Friday, July 13, 2007

Jane Kirkpatrick: Change and Cherish Series

Jane Kirkpatrick's newest book, A Tendering in the Storm was released earlier this Spring. My husband and I are taking turns with the book, as I will be writing a review to be published on this blog sometime around August 6th.

After attending an author event at Paulina Springs Bookstore earlier this week, we realized we needed to get reading. Mrs. Kirkpatrick signed books and spoke about writing, "first baskets" and coping saws. She never fails to leave her audience with tidbits of faith and encouragement to live strong in the Lord.

Mrs. Kirkpatrick is an award winning author, with at least fifteen titles to her name. She writes Historical fiction filled with faith and often based on the lives of real people. I am impressed with the open friendliness Mrs. Kirkpatrick displays when speaking to her fans. After seeing her in person, you feel that she has opened up her personal world and let you in, a bit like visiting with an old friend over a cup of tea.
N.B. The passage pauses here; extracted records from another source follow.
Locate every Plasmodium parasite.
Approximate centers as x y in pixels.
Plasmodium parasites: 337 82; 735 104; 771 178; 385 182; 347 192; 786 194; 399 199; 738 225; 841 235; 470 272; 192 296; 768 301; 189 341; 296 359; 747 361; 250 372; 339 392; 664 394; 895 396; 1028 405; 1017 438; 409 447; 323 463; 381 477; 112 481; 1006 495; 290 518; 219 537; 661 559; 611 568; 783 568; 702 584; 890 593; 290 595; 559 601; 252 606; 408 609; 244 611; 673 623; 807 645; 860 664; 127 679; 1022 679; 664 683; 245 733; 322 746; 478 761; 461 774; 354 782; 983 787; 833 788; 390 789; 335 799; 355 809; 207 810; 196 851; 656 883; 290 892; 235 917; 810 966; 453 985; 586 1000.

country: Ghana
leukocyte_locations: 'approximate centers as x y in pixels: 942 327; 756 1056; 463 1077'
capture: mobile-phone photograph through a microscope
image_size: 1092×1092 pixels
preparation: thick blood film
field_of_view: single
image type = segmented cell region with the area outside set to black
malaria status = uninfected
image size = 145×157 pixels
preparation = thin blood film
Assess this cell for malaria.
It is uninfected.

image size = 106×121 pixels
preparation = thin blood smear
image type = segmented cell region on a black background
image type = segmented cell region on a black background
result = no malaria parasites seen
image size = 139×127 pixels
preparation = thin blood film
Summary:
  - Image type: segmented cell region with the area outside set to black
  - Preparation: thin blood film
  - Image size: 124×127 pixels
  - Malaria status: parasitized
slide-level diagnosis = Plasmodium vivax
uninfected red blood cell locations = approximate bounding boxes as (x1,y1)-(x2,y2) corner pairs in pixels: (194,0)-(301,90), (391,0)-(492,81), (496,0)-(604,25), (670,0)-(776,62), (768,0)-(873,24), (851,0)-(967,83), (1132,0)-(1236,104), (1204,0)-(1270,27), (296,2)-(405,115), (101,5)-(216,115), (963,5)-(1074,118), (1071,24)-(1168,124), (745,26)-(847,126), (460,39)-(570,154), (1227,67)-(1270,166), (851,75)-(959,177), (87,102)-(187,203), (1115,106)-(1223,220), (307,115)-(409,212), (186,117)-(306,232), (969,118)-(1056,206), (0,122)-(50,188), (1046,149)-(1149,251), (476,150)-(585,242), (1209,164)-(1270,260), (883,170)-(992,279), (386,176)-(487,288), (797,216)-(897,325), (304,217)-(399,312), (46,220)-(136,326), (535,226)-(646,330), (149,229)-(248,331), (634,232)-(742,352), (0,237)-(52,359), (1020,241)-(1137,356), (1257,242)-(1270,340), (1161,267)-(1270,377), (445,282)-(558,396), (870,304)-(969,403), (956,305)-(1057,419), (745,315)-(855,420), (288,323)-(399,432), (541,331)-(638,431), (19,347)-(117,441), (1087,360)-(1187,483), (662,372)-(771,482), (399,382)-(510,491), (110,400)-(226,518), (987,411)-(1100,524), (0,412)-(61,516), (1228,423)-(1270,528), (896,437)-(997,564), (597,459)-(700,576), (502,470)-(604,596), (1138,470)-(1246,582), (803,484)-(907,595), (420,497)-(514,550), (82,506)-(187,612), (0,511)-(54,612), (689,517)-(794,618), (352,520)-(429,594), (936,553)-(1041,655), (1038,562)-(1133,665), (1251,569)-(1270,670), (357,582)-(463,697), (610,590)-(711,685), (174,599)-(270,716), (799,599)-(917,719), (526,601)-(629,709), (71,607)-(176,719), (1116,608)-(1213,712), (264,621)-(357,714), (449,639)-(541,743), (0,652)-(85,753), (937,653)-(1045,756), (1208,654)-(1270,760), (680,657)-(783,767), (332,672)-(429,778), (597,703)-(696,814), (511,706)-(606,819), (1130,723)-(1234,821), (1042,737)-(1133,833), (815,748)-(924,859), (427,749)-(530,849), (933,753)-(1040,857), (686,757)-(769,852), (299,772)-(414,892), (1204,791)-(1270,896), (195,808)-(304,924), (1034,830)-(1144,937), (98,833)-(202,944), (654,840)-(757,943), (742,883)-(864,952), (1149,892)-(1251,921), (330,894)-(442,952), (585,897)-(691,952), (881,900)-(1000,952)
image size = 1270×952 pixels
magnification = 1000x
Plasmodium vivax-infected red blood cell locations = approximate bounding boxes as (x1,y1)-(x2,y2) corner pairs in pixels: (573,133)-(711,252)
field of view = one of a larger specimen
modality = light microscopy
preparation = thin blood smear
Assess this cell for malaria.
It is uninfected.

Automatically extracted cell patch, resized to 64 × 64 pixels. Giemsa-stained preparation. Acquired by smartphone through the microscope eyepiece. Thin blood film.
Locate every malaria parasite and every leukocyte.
The Paulina Springs Bookstore is located in historic Sisters, OR. If you are not familiar with Sisters, it is famous for PRCA Pro Rodeo events and the annual Quilt show. The Rodeo was in June, and the quilt show is in full swing this weekend. If you are passing through Central Oregon plan to either join the fun or avoid Sisters entirely because main street will be impassable today.

Thursday, July 12, 2007

A Thousand Tomorrows, Karen Kingsbury

While chatting with a friend this evening I was reminded of a book I read a few months ago, A Thousand Tomorrows, by Karen Kingsbury. I have read many books--enjoyed many books--over the years, but this book stood out for two reasons.

First of all, it made me cry. I am not talking about a few tears, although that is how it began. There were entire sections of this book that turned on the floodgates. Heart-wrenching tears that challenged me to take a hard look at myself and my own feelings about life, love and marriage.

Secondly, the characters were living, breathing people. They were challenged by life and learned to overcome--not by their own power, but through the power of God. I was, quite honestly, relieved to read a book that allowed the protagonists to be flawed. She writes about sinners who keep on working out their faith. ( A little like the passage from Phil. 2:12)

I know Kingsbury has written a number of other books--several surrounding the 9/11 attacks and the lives of those impacted. I look forward to reading One Tuesday Morning and Like Dandelion Dust when I am no longer swamped in historical research, but I plan to have a box of tissues at the ready.